Frisia, with its unknown coasts and wild heathenism, soon began to attract missionaries. The growth of Christianity here had been due to the Franks and varied with the state of their church: simony and careless appointments of bishops had been somewhat checked: the influence of Columbanus had reached far, not only in the south but even northwards to the Marne: a new and differently trained generation had grown up, and when the union of the kingdoms under Chlotar II (613) gave the land rest, the church thus strengthened broke fresh ground among its neighbours to east and north. Chlotar II had encouraged Amandus, a hermit of Roman descent from Aquitaine, who felt himself called by St Peter to distant missions: pilgrimages to Rome deepened the wish, and after Chlotar had procured his consecration he worked as a missionary bishop from Ghent as a centre. Hitherto Frisian merchants had come to the Franks, and Frankish rule had gained ground upon the borders, but even Maestricht and Noyon, although bishoprics, were yet partly heathen.

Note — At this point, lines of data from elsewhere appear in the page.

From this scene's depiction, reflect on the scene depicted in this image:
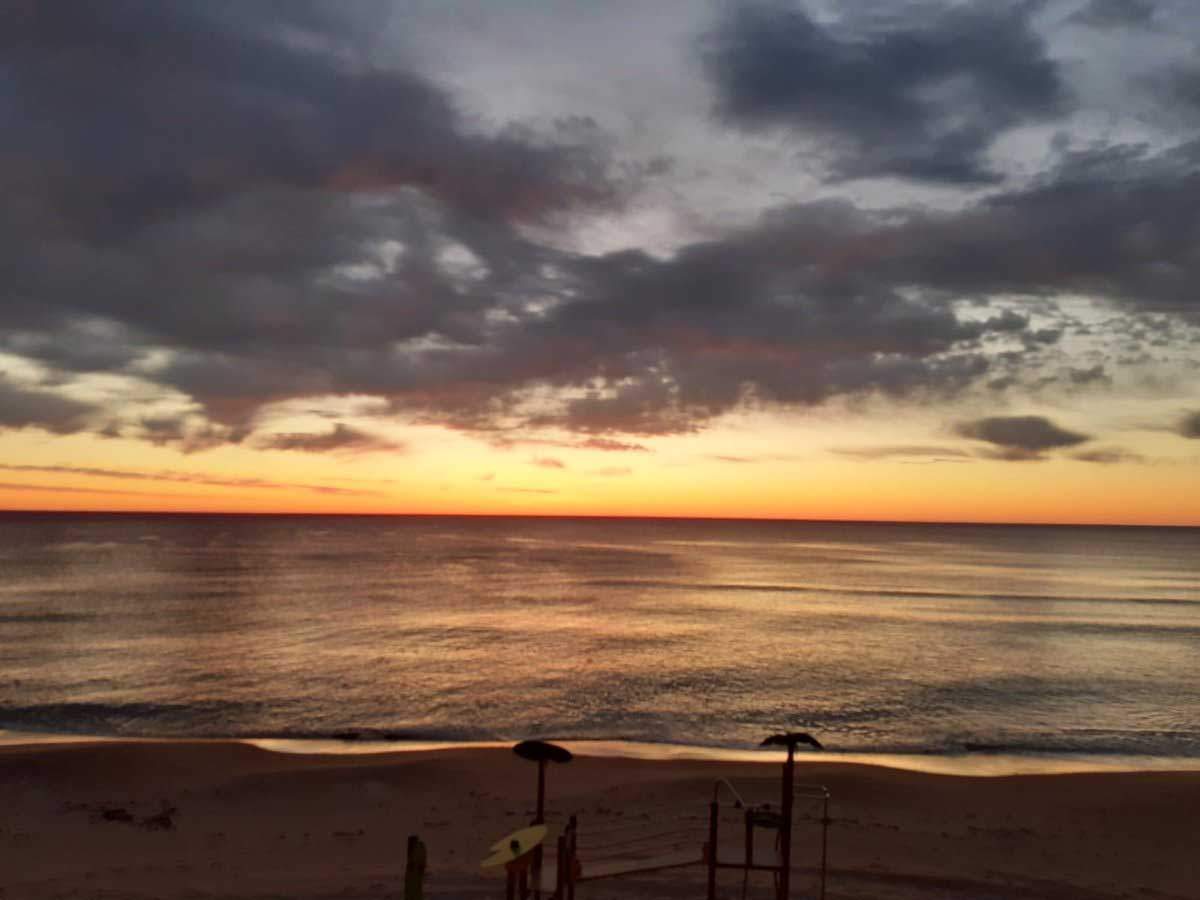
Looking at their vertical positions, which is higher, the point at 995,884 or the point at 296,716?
the point at 995,884

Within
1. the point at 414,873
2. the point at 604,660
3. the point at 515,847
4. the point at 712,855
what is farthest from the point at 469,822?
the point at 604,660

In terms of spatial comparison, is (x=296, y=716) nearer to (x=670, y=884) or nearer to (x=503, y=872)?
(x=503, y=872)

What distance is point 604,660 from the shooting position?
4603 cm

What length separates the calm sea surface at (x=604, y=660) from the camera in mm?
32281

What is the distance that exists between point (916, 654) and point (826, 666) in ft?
23.8

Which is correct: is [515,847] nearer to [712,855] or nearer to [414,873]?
[414,873]

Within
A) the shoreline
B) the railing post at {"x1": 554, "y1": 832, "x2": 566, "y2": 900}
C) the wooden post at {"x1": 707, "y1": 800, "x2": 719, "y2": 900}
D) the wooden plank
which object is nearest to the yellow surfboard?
the railing post at {"x1": 554, "y1": 832, "x2": 566, "y2": 900}

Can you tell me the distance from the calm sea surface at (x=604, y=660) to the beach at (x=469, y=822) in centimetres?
517

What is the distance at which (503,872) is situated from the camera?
16.1 meters

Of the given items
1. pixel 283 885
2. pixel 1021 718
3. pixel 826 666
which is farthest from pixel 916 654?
pixel 283 885

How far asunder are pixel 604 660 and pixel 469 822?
26.6 m

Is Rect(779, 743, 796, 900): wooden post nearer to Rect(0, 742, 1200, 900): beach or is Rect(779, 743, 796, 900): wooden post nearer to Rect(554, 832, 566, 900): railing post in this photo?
Rect(0, 742, 1200, 900): beach

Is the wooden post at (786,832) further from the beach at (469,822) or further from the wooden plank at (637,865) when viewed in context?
the beach at (469,822)

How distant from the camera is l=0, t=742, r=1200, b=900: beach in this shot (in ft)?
50.8
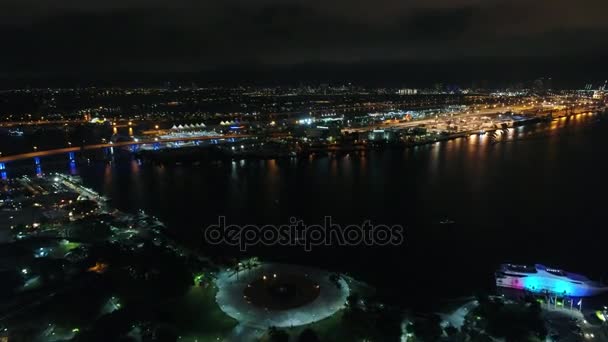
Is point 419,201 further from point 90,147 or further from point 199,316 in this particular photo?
point 90,147

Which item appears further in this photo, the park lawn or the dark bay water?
the dark bay water

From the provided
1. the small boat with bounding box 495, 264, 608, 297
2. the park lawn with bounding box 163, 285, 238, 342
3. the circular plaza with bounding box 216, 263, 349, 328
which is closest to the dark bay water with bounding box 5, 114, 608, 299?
the small boat with bounding box 495, 264, 608, 297

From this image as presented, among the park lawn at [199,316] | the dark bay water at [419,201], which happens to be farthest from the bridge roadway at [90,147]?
the park lawn at [199,316]

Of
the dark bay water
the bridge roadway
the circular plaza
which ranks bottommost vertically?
the dark bay water

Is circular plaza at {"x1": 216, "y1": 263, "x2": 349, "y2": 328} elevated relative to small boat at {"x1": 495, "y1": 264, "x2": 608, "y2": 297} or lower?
elevated

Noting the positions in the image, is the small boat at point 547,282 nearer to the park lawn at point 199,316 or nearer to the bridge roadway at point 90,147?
the park lawn at point 199,316

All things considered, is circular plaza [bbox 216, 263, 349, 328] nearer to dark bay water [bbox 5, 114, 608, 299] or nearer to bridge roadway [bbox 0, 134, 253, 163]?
dark bay water [bbox 5, 114, 608, 299]

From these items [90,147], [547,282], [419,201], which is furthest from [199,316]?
[90,147]
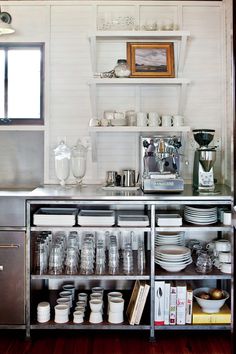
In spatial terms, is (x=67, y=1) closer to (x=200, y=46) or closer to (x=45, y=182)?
(x=200, y=46)

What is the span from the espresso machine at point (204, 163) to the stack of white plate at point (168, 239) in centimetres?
38

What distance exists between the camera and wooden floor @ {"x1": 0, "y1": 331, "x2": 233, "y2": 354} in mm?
2631

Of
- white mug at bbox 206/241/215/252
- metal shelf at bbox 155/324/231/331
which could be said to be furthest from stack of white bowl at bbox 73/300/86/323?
white mug at bbox 206/241/215/252

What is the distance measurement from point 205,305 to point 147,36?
6.60 feet

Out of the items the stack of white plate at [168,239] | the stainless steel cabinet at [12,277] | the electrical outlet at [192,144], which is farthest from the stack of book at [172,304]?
the electrical outlet at [192,144]

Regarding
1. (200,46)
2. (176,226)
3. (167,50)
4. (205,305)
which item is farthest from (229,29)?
(205,305)

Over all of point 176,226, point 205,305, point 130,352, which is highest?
point 176,226

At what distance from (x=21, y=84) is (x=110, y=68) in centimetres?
75

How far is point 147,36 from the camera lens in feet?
10.5

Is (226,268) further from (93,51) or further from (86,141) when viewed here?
(93,51)

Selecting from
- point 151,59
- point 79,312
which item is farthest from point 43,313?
point 151,59

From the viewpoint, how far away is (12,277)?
2.76 metres

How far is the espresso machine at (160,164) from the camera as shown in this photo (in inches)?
114

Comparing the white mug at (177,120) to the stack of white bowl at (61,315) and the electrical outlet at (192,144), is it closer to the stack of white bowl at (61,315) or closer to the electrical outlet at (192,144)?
the electrical outlet at (192,144)
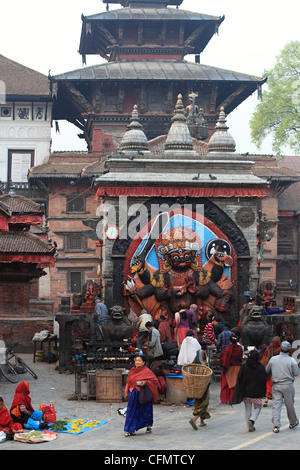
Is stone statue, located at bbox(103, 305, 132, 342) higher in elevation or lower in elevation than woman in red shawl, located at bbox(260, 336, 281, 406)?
higher

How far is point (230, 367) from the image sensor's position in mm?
16219

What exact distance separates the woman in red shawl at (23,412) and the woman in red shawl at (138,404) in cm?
167

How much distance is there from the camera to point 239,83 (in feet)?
141

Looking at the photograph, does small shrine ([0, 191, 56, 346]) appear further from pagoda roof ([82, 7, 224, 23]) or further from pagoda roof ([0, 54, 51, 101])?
pagoda roof ([82, 7, 224, 23])

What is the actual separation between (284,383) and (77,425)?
3818mm

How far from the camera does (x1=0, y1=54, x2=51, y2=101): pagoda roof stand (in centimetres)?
4425

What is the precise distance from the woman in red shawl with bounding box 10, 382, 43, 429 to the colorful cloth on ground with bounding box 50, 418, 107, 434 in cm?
34

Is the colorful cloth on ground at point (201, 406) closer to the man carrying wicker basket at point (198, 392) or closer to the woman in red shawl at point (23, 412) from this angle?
the man carrying wicker basket at point (198, 392)

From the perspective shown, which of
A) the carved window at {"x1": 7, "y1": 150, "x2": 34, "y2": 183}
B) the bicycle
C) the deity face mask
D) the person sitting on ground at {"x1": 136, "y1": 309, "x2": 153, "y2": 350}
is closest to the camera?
the person sitting on ground at {"x1": 136, "y1": 309, "x2": 153, "y2": 350}

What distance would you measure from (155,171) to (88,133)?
2307 cm

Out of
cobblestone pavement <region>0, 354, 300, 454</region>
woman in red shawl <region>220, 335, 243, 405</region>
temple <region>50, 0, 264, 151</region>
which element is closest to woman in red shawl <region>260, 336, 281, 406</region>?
cobblestone pavement <region>0, 354, 300, 454</region>

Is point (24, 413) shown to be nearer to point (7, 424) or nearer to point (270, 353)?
point (7, 424)
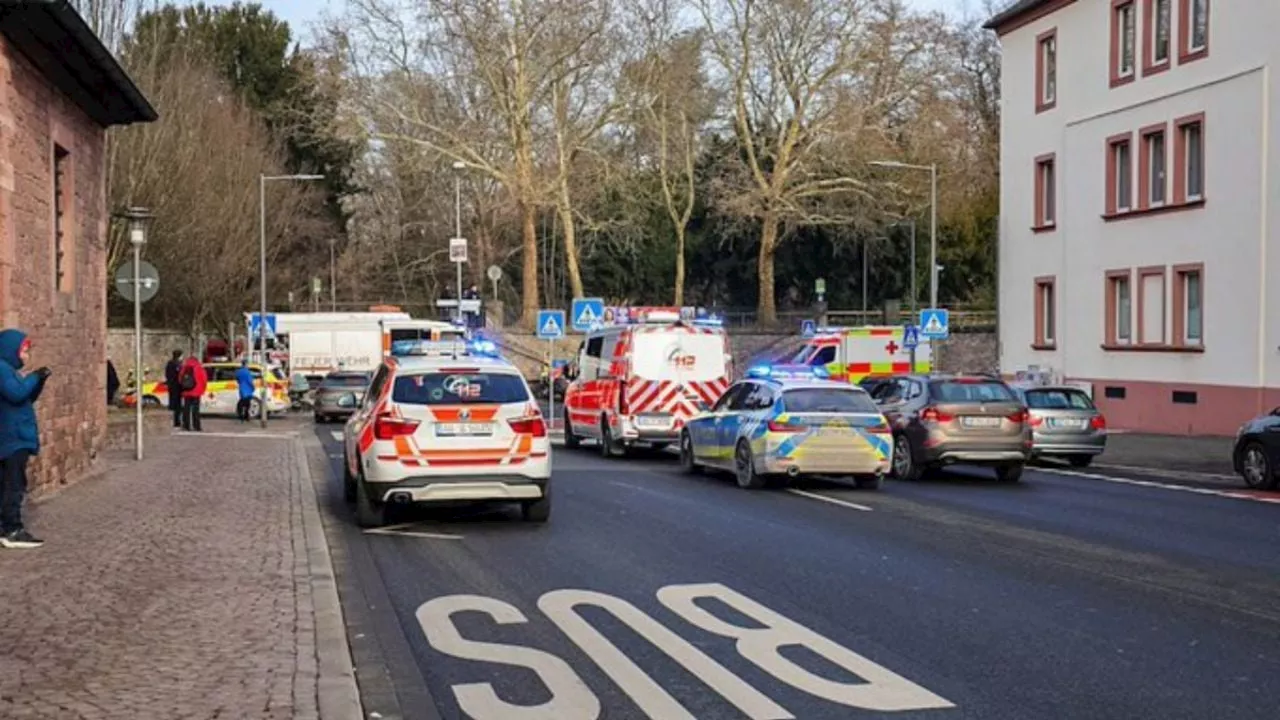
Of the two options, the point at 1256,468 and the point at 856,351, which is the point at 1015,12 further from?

Quarrels with King Dagobert, and banishment for a time (629) turned him to other fields. But both around Ghent and at Maestricht where he was afterwards bishop (647) he was unhappy in his work: the enforcement of baptism by royal order under Dagobert may have been due to his suggestion, and at any rate it explains his lack of success: spells of work on the Danube, in Carinthia, at the mouth of the Scheldt and among the Basques varied a strange career marked by restless energy and much wandering. After his death a little more ground was gained under the direction of Cunibert of Cologne, a church was built at Utrecht, and under the well-known Eligius (bishop of Noyon, 641, and renowned as a silversmith) a better foundation was laid. But the task was left unfinished until the following century. Frisia was affected by the changes of Frankish politics. Christian missions were both too fitful and too disconnected. A general plan and organisation was needed.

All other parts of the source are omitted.